Yeah, that seems to be a common reaction from NTs, doesn't it? They don't seem to realise that autism is NOT always a huge drawback in studying, in fact in some cases it's a huge asset. My having hyperlexia is a case in point: I can plough through vast amounts of reading material with comparative ease, and then distill the lot into a smaller, more cohesive whole. (Something my husband is always exploting; I've helped him get every job he's had since we met thanks to his own ability and my writing of his resumes :grin: )

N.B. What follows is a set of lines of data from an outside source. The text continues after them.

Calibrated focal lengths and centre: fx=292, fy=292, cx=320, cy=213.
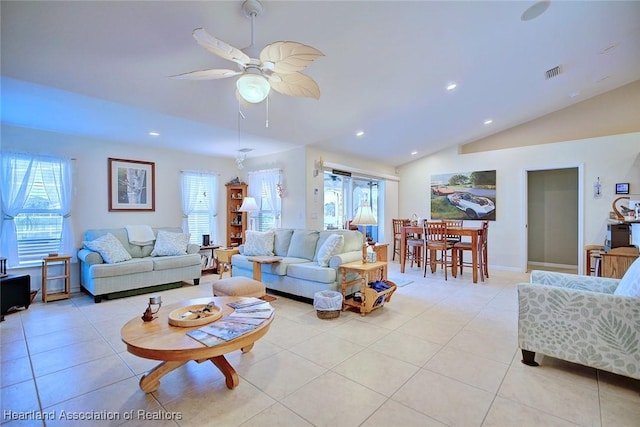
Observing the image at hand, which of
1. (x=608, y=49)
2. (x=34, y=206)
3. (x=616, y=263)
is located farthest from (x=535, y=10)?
(x=34, y=206)

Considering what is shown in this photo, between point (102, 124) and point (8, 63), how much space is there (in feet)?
5.33

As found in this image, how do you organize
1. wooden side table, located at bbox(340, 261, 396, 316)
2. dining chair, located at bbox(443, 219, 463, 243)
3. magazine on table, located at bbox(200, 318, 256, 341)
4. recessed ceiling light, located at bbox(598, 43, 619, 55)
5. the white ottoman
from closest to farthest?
magazine on table, located at bbox(200, 318, 256, 341) < the white ottoman < wooden side table, located at bbox(340, 261, 396, 316) < recessed ceiling light, located at bbox(598, 43, 619, 55) < dining chair, located at bbox(443, 219, 463, 243)

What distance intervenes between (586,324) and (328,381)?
1.88 m

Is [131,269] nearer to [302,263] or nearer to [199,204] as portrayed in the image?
[199,204]

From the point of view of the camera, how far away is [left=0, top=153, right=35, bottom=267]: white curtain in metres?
3.95

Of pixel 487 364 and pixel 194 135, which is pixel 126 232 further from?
pixel 487 364

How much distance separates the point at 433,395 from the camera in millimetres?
1948

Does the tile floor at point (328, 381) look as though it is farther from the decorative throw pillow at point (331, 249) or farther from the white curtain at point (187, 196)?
the white curtain at point (187, 196)

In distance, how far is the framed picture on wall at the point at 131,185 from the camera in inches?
194

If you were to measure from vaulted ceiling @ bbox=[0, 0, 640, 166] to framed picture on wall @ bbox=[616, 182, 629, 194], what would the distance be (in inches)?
66.9

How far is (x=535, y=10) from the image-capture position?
2715mm

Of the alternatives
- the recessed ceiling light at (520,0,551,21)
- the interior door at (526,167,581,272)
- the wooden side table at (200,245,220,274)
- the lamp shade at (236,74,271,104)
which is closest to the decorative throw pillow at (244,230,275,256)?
the wooden side table at (200,245,220,274)

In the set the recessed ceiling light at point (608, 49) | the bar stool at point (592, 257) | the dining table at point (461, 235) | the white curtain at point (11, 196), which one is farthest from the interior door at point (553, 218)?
the white curtain at point (11, 196)

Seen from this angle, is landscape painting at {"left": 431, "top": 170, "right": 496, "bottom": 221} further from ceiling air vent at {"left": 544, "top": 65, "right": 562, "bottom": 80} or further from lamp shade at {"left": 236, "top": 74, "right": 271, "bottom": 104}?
lamp shade at {"left": 236, "top": 74, "right": 271, "bottom": 104}
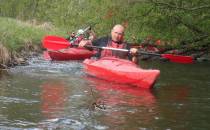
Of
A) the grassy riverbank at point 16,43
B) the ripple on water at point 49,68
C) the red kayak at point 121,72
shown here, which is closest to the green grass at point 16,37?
the grassy riverbank at point 16,43

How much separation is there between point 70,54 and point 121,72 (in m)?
4.91

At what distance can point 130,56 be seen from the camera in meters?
11.2

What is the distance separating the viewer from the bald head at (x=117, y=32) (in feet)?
35.2

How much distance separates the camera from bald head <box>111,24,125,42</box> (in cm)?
1072

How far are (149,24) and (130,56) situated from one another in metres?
2.51

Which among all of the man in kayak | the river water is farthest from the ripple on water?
the man in kayak

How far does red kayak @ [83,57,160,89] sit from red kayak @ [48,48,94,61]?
352 centimetres

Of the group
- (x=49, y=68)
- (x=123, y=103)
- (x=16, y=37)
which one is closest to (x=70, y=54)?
(x=16, y=37)

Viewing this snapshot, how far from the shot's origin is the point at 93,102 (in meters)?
8.24

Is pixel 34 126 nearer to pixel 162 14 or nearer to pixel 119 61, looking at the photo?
pixel 119 61

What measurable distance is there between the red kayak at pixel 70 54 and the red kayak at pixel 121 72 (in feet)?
11.5

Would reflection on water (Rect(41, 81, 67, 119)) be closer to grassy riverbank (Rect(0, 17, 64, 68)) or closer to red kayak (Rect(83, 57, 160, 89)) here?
red kayak (Rect(83, 57, 160, 89))

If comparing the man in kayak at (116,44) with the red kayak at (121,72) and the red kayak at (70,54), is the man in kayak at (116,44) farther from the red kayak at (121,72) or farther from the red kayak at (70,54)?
the red kayak at (70,54)

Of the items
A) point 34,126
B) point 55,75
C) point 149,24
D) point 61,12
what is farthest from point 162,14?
point 34,126
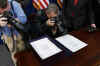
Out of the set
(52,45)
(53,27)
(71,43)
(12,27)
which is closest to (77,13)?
(53,27)

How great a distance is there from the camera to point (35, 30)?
1529mm

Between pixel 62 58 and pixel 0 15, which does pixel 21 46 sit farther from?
pixel 62 58

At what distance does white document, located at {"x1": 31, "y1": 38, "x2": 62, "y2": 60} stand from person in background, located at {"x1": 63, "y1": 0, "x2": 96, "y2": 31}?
644 mm

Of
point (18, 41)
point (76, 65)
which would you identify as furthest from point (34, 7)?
point (76, 65)

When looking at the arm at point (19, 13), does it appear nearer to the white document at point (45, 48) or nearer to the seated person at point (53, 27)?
the seated person at point (53, 27)

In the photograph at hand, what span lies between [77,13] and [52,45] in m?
0.75

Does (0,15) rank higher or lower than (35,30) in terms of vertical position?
higher

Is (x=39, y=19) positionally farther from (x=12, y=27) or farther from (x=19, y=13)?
(x=12, y=27)

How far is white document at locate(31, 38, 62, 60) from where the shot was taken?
0.93 meters

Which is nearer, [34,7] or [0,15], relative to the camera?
[0,15]

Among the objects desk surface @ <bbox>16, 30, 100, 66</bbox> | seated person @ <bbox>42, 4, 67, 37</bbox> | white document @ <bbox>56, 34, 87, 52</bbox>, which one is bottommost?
desk surface @ <bbox>16, 30, 100, 66</bbox>

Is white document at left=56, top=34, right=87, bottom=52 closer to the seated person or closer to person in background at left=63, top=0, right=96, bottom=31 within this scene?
the seated person

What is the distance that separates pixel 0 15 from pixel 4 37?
0.38 meters

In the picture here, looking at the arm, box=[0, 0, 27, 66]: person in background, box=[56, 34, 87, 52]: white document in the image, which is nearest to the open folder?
box=[56, 34, 87, 52]: white document
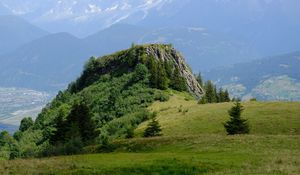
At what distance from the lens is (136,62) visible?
142250 mm

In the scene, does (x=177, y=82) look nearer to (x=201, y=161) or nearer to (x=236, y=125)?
(x=236, y=125)

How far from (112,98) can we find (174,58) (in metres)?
39.6

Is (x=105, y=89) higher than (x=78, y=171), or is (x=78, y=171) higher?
(x=105, y=89)

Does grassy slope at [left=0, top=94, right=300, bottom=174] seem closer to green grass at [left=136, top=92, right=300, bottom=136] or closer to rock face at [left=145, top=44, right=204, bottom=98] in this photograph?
green grass at [left=136, top=92, right=300, bottom=136]

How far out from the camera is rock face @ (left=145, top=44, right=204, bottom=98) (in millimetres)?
144875

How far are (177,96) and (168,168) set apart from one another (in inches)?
3326

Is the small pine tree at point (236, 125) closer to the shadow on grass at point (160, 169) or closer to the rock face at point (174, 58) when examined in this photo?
the shadow on grass at point (160, 169)

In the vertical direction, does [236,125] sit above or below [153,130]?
above

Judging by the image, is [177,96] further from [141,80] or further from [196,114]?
[196,114]

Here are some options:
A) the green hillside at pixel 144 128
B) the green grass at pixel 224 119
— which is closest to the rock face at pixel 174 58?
the green hillside at pixel 144 128

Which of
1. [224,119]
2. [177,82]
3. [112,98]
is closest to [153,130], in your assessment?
[224,119]

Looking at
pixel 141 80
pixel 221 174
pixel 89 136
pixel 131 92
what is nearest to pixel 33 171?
pixel 221 174

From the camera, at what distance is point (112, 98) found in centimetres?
11731

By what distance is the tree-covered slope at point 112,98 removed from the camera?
277ft
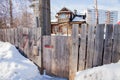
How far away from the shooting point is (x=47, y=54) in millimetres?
5840

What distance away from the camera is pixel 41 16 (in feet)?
21.2

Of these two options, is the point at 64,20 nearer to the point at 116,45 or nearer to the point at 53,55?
the point at 53,55

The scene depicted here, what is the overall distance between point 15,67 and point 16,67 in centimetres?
3

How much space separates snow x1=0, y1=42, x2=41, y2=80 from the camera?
17.3 feet

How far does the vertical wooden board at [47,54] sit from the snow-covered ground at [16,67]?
12.6 inches

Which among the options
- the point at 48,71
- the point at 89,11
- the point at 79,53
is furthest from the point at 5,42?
the point at 89,11

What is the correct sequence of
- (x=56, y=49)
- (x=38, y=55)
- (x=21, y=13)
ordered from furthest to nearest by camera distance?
(x=21, y=13), (x=38, y=55), (x=56, y=49)

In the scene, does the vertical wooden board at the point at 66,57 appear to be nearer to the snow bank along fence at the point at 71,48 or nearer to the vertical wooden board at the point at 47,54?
the snow bank along fence at the point at 71,48

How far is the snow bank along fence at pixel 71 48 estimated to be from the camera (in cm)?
443

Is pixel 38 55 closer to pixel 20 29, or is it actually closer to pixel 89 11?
pixel 20 29

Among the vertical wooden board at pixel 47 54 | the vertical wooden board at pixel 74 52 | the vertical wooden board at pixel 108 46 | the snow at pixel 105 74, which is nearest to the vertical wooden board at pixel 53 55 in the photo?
the vertical wooden board at pixel 47 54

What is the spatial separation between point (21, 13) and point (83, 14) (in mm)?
20238

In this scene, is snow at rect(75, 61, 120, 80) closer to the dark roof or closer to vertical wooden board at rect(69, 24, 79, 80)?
vertical wooden board at rect(69, 24, 79, 80)

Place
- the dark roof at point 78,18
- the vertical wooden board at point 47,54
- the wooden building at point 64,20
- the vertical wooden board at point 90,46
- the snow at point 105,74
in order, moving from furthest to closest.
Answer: the dark roof at point 78,18, the wooden building at point 64,20, the vertical wooden board at point 47,54, the vertical wooden board at point 90,46, the snow at point 105,74
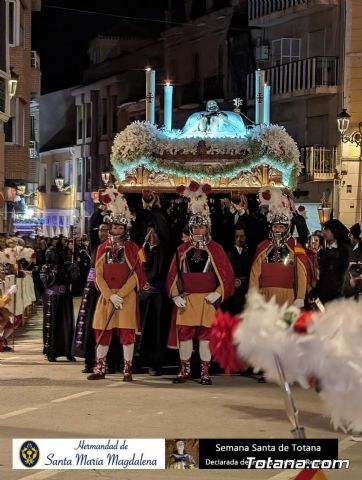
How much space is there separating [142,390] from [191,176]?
4681mm

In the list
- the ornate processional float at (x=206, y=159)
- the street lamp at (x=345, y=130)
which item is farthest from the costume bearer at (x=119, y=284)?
the street lamp at (x=345, y=130)

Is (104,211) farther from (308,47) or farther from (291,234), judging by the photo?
(308,47)

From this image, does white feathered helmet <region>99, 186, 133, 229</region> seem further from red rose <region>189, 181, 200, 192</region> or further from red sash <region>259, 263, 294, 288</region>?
red sash <region>259, 263, 294, 288</region>

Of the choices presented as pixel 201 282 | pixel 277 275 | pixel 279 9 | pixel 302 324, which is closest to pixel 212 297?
pixel 201 282

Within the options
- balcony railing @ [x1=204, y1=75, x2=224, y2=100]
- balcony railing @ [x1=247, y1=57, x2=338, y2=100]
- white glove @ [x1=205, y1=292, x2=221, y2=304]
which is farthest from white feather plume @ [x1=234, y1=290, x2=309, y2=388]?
balcony railing @ [x1=204, y1=75, x2=224, y2=100]

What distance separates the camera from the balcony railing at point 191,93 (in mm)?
45750

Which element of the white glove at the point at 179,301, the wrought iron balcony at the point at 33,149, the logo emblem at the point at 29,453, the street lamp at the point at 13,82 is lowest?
the logo emblem at the point at 29,453

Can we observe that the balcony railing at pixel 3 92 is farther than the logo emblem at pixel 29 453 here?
Yes

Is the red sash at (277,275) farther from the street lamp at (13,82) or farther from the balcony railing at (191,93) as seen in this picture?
the balcony railing at (191,93)

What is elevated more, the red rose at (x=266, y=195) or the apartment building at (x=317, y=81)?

Also, many of us have high IQs, which is another salient point which seems to escape the majority of NTs.
Alison
I thought you were referring more to foster care than to autism per se.
It's extremely unlikely an autistic girl would get pregnant at 15.
(Do let me know when that happens!).
Thank you for acknowledging your mother.
It's extremely unlikely an autistic girl would get pregnant at 15.
Not that unlikely, autistics girls are more likely to be abused from what we have seen, and the UK has the highest teen pregnancy rate in europe anyway.
Seriously! I recently made the decision to get an engineering degree... because I found astrophysics too difficult...!
Okay, yeah. I've got serious ADHD and I've gotten more than one "F" in my grade reports. It's more difficult for me than for some. But it's not amazing for an Aspie to get a college degree, and I won't be the first. Or even the millionth, most likely.
We don't suffer from AS, just ignorant attitudes and lack of understanding of our condition. I agree though that we often are very intelligent.
No worries - I might have been a bit picky.